**Task statement**
Copy the listing from the line containing "Looking at the" through the end, changing "provided" to "given" and leaving everything else unchanged.
═════ Input for this task ═════
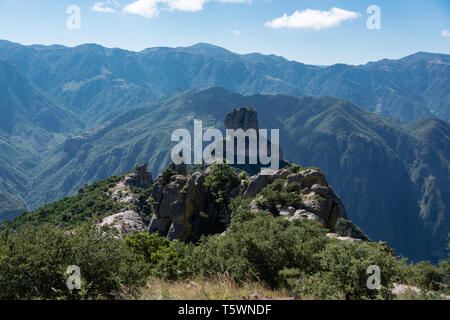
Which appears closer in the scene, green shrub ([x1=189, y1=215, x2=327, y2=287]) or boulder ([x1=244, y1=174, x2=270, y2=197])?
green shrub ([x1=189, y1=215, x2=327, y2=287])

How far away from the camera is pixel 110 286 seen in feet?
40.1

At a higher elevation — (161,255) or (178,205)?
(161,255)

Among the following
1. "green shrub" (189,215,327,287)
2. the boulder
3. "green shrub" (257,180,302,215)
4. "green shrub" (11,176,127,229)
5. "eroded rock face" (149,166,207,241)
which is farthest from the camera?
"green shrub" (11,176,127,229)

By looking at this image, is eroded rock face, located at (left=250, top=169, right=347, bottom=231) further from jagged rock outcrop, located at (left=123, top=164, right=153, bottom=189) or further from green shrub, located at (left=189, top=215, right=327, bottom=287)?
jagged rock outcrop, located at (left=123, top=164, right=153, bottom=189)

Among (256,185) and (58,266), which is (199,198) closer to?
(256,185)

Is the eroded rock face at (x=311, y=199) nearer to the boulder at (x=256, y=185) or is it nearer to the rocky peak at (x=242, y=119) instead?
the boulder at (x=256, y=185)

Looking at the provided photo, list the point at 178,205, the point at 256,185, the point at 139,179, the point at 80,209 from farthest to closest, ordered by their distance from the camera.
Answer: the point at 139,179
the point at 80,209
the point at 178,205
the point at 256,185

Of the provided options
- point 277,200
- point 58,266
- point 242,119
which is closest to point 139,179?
═════
**Correct answer**
Looking at the given photo, list the point at 178,205, the point at 256,185, the point at 139,179, the point at 80,209 from farthest to closest, ordered by their distance from the camera.
Answer: the point at 139,179
the point at 80,209
the point at 178,205
the point at 256,185

Of the given options
- point 277,200
- point 58,266
- point 242,119
which is closest to point 139,179?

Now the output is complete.